Mesmo sem ser um homem, até onde eu sei, é preciso que exista um estímulo sexualmente atraente para que ocorra uma ereção. Ver outro homem nu, sentir o cheiro de macho suado, ouvir uma voz grossa e como reação ter uma ereção e MANTER esta ereção enquanto faz sexo com esse homem me parece mais prova de viadagem do que simplesmente ser penetrado. O grande problema da minha teoria é que teriamos muito suposto machão sendo classificado de viado. Talvez por isso aqueles que fazem sexo de forma ativa com outros homens sejam “absolvidos”: porque são muitos! Até mesmo heróis nacionais, como Pelé, por exemplo, que confessou que sua primeira vez foi com um homem. Perigoso, né? Vai ter muita gente quicando com esta teoria.
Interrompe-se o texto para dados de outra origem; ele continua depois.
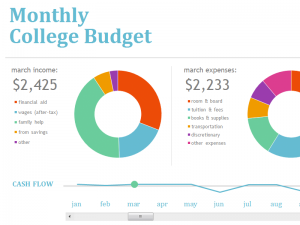 Sample College Budget Template Certificate Templates Pinterest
“Mas Sally, homem mete em qualquer coisa, em bananeira, em galinha e em cabra, para eles tanto faz, qualquer homem é capaz de comer outro homem”. Para começo de conversa, não acredito que isso seja verdade. Eu conheço histórias de pessoas que tentaram fazer sexo com outros homens e simplesmente não conseguiram. Suas palavras forma esclarecedoras: “Não adianta, Sally, não sobre”. Depois, ainda tem o fato da escolha, porque um homem escolheria fazer sexo anal com outro homem com tanta mulher disponível?

Já que nossa sociedade insiste em classificar a sexualidade de alguém, não seria mais óbvio adotar o critério do INTERESSE SEXUAL? Não é um daqueles textos onde eu afirmo algo porque acredito nisso, é um daqueles textos onde eu pergunto porque não sei a resposta.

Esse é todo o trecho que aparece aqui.